Ponty smiled at him. “Would you look at yourself? You look like you're ready to go live in a moose or go conquer a mountain.”

“Knock it off, will you?”

“What are you doing, can I ask? Are you building something?”

“I was just having some cereal. What do you want, Ponty?”

“Jack,” he began, “about yesterday. I feel like I should explain.”

“Yes?”

Ponty sighed. “I'll give you sixty percent of all profits from
Death Rat.

Jack shook his head and sighed. There was a pause. He fixed his eyes on Ponty “How much does that amount to?”

“I don't know. We haven't sold it yet.”

“What do you usually get for your books?”

“I got four thousand for my last one. But if you adjust for inflation—”

“Fine. I'll do it. I'm not crazy about it, but . . .”

“Okay! Okay, great. Fine.”

“Well, I suppose I ought to know what it's about?”

“Yeah, good idea. I didn't bring the manuscript with me, but . . . can I come in?”

“Yeah, get in here.” Jack ushered him into an unspectacular and very actorly living room, packed with bookcases, two darkly stained built-ins and several more made of medium-density fiberboard and laminated in white plastic. There was no art on the walls, only one cheap torchère lamp and one exercise bike sitting behind the heavy glass-and-wood door. Ponty noted approvingly that, in contrast to his own place, there were no dirty clothes or crumpled beer cans lying about.

“Why don't you take the chair,” Jack offered, referring to the only piece of furniture in the room, a worn, green-velour-covered recliner. Though it was in the middle of the room, it did not face a television but simply sat alone, as though it had become unmoored from purpose.

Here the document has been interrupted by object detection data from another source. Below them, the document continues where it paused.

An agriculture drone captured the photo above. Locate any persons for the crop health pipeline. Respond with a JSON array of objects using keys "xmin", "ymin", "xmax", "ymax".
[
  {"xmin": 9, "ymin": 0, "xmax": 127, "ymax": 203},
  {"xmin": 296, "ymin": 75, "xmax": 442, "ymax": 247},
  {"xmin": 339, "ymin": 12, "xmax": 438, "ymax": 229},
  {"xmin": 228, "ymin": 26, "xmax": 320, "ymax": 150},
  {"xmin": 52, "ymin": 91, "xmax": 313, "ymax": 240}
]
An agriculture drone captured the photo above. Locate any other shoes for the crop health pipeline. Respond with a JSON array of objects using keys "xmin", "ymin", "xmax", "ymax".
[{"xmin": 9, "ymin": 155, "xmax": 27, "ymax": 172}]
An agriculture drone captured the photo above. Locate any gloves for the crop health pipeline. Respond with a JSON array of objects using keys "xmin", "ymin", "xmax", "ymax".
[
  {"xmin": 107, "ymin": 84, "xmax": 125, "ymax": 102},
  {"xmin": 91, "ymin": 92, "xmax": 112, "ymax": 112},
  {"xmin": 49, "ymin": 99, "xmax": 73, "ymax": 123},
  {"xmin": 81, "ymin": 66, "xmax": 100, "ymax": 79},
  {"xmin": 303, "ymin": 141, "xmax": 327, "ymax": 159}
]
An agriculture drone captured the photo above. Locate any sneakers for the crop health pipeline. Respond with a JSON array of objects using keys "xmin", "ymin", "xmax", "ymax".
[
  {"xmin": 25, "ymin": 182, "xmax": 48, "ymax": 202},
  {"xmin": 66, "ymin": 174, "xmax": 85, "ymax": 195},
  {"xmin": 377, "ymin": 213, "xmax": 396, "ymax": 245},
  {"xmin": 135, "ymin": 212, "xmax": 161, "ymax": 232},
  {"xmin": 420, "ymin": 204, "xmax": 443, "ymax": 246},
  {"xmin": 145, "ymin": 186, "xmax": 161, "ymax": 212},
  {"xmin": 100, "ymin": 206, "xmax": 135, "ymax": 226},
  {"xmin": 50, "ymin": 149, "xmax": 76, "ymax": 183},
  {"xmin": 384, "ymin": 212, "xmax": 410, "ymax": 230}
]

“Thank you,” said Ponty as he sank into it, stressing its already tired springs.

“If we sell your book, I'll be able to get a couch,” said Jack, sitting on the floor and leaning his back against his buffet.

“Oh, we'll sell it,” said Ponty, rubbing his palms together and looking around Jack's living room. “Nice place. Yes, indeed. But it'll be nicer after—”

“Ponty? Could you tell me what the book's about?”

“Yes. Yes I can,” said Ponty, leaning toward Jack, causing the recliner to tip dangerously on its base. He settled back a bit and continued. “The year is 1865. The place is a town up in northern Minnesota called Holey. Do you know it?”

“I've heard of it,” said Jack.

“In connection with the Lake Vermilion gold rush of 1865,” said Ponty, raising his eyebrows like a villain in a nickel melodrama.

“There was no gold rush in Minn—”

“Ah, but there was!” said Ponty, springing the trap. “Like so many things in Minnesota, it turned out to be not nearly as big a deal as the one in California. The gold was embedded in rock that was so hard it was shattering the equipment used to extract it. But there
was
a gold rush.” He waited for questions from Jack, but none came, so he continued. “During that year a lot of unsavory people had made their way up there. People from strange places like Illinois and Indiana, even New York. The town had become a hotbed of gambling and prostitution, not like San Francisco or anything, but for Minnesota it was pretty wild. So when a charismatic preacher named Isaiah Fuller rolled into town and kind of took control, the people really rallied around him. Though he didn't have much to do with it—it was the lack of gold that did it—the town returned to its quiet ways in just about a year, and Fuller became a powerful man. But there was one local, a man named Edward Lynch—sort of a wild character, a professed atheist, a guy who had never married, made strange inventions, built his own weapons, ate mostly pemmican and kept bees, lived in a one-room shack just outside of town—he butted heads with the parson, so Fuller
whipped up the town against this fellow, tried to drive him out. Well, Lynch would have none of it. He stayed put. Now and then he'd confront the Reverend Fuller in public, or it'd be the other way around, and they'd have words, but this went on for a couple of years. Then, in about 1868, some weird things started to happen around Holey.” He leaned forward with more care this time.